→ Written tasks:
#1 In the forum post about telling nationalities apart, explain how the writer could tell that the young man seen abroad was British.
#2 Rewrite the paragraph of the forum post about telling nationalities apart that begins "I do agree to a certain degree" in about half its length, keeping its main facts.
#3 According to the forum post about telling nationalities apart, what set the two women apart from the nationals?

→ Extract to read:
>> Start

I do agree to a certain degree. As a British Asian, I cant speak for your experience in America or as a Black woman and the unfortunate stereotypes you mentioned. But I feel that if you were to put an American asian girl and Bristish asian girl in front of me, I wouldn’t be able to tell what their nationalities are. Based on what they were wearing, however I might be able to, and of course if they spoke it would give it away. If you throw an Indian national into the mix, I could tell her apart… by her mannerisms, clothes, speech etc. Just not by their ethnicities. 

I guess your experiences as a Black woman differs and I can totally see your point 
	

	
	
		
		

		
		
	


	



 

 Quote:

   Originally Posted by *JustDivine* 

 
_I think if you say spot an "English" abroad rather than a Brit._

 
I have been abroad and spotted Brits from a mile off… I could tell this young guy was Bristish because of his 'funky bad boy' walk (lol, do u what I mean?!), his clothes, and the two women also had a certain air about them and a different walk from the nationals. Ok maybe they werent 'English' (i.e. white) but they were Brits (asian)! 

Not here to p*ss anyone off, jst providing my thoughts!


----------



## foxykita143 (Jul 3, 2008)

>> End

→ Information provided:
>> Start

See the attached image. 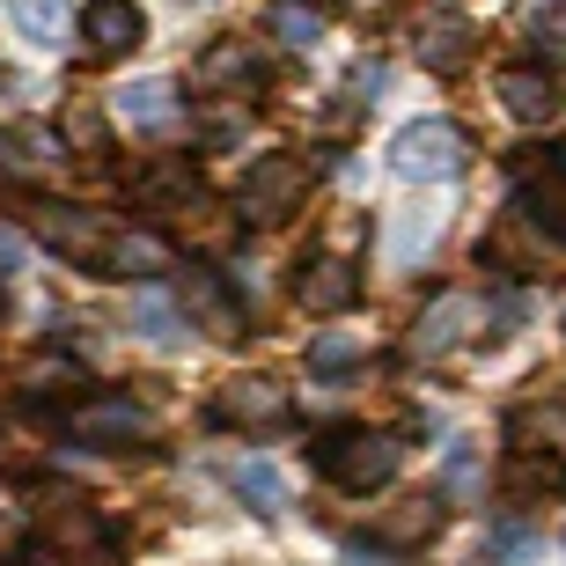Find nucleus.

>> End

→ Task answers:
#1 The writer recognized him as British from his "funky bad boy" walk and from his clothes.

#2 The writer, a British Asian, agrees only partly and cannot speak for an American experience or a Black woman's experience. Looks alone would not show whether a girl was American Asian or British Asian, though her clothes or speech might. An Indian national could be told apart by mannerisms, clothes and speech, but not by ethnicity.

#3 They had a certain air about them and a different walk from the nationals.